# Try it:
Carry on the review of the film 6 Underground, writing on from its final paragraph.

# Passage for review:
________

Penned by Paul Wernick and Rhett Reese, the ‘real heroes’ behind the Deadpool flicks, 6 Underground is a comic book adaptation without a comic book to adapt. It feels like a better Suicide Squad (damn faint praise I know), seeing as it’s about a covert squad of operatives whose remit is to go after the bad guys that legit institutions won’t touch. In this case, it’s Turgistani (not a real joint, just a generic Central Asian desert nation) dictator Rovach Alimov (Israeli actor Lior Raz, familiar to western audiences from 2018’s Mary Magdalene and Operation Finale), the sort of one-note scumbag military strongman you kinda wish a black ops team would put a Stinger missile through.
What’s interesting is that this is the team’s shakedown mission. While they’re all very good at their individual jobs, they’re not a cohesive unit yet, having recently been recruited by billionaire inventor ‘One’ (Ryan Reynolds), who is apparently very adept at convincing people to fake their own deaths and give up their entire lives for the greater good as he sees it. There’s ex-CIA operative ‘Two’ (Mélanie Laurent of 2009’s Inglourious Basterds, and the clear MVP here), hitman ‘Three’ (Manuel Garcia-Rulfo), thief and parkour expert ‘Four’ (Ben Hardy), doctor ‘Five’ (Adria Arjona), wheelman ‘Six’ (Dave Franco) and Delta Force sniper ‘Seven’ (Corey Hawkins).

You might have noticed that’s one more than the title indicates is required, and you’d be right — a fatality necessitates Seven’s recruitment, although it’s not clear why six is the magic number, or why One doesn’t shanghai someone with the same skillset as the deceased member. For the sake of enjoyment, it’s best not to delve too deeply; the narrative underpinning 6 Underground is barely held together by the Rule of Cool, and functions only to knit together a number of incredibly intricate action set pieces.
And my sweet Satan, those action set pieces are *chef kiss* exquisite.
Cinematic action is its own reward, and if you’re a fan of it, you learn to accept a lot of things in order to get to the main course of an action movie, which is the staging of on-screen violence. So yes, 6 Underground fumbles a lot of balls in terms of character (thin), plot (simplistic), plausibility (absent), themes (reactionary and adolescent), etc., etc. But it gives us some simply superb action sequences, starting with a car chase sequence through the picturesque streets of Florence, Italy, that is honestly one of the best I’ve seen since, oh, let’s say John Frankenheimer’s Ronin (1998) (Fury Road beats it, but nothing in the Fast & Furious series does, and I’m as surprised as you are). The climax is a multi-part military coup that involves — among many other things — a commando raid on a superyacht, some powerful electromagnets, and a room full of knives, resulting in one of the silliest and most audacious kills on record. In between? Everything you could want — gunfights, fistfights, explosions (so goddamn many explosions), and a lot of very impressive parkour.

________

# Given information:
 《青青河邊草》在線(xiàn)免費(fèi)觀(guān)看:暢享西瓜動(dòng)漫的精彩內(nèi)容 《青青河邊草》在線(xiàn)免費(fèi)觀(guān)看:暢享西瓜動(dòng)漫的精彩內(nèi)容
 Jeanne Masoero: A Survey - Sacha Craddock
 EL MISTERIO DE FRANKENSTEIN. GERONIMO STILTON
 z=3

________

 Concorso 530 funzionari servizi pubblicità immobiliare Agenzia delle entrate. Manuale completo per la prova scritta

________

# Task response:
But, as Sam Peckinpah once opined, it’s how you blow up a bridge, and Bay’s instincts for staging and cutting have not lost a second. Working with director of photography Bojan Bazelli, who’s worked on everything from Abel Ferrara’s China Girl (1987) to Gore Verbinski’s The Lone Ranger (2013), and a team of editors (bet they had ‘em working in shifts) headed by Oscar-winner William Goldenberg, Argo (2012), 6 Underground delivers a barrage of imagery that at times runs right up to the edge of overwhelming, but still retains spatial and narrative clarity within the scene. Bay is effectively trying to work out how quickly he can cut, how much information he can jam into the viewer’s brain in the shortest possible shot duration, and still retain some kind of cohesion and, look, I’m here for it. There are things in this film I’ve never seen before — a grenade launched into a car clocking a bad guy in the face before it blows up, a pigeon bouncing off the bonce of a fleeing woman, little gags and moments that are just gleefully fun in a very adolescent way.
And yes, ‘adolescent’ in this context means that character is basically defined by ‘whatever the actors can do with what they’re given,’ with Reynolds doing his thing and Laurent’s icy spy taking best in show and everyone else keeping their end of the bargain up. It also means that the whole thing is very male gaze-y to a point that is frankly uncomfortable in the current climate — I’m at the stage where I just shrug and mutter ‘Bay gotta Bay,’ but if it’s a dealbreaker for you, I get it — still, he seems to have curbed his worse excesses in that department since the genuinely cringe-y Transformers: Revenge of the Fallen (2009).

It’s Bayhem, baby — rapid-cut, multi-camera, big-budget action spectacle, rotating hero shots at magic hour, orange and teal for real, gleaming cars, oiled guns, wraparound shades, stubble, conspicuous consumption, conspicuous destruction, beautiful women, American flags fluttering at sunset, exotic locales doomed to demolition, a sneer and a leer and a bang. And I’ll tell you what, it feels more tactile and impressive than most studio action movies that come down the pike these days. I’ll take it — and I’ll take a sequel every two years, please and thank you.
*’Kay, technically they do, and they reveal them in a big soppy emotional moment — but I can’t remember any of them at less than a week’s remove from seeing the film.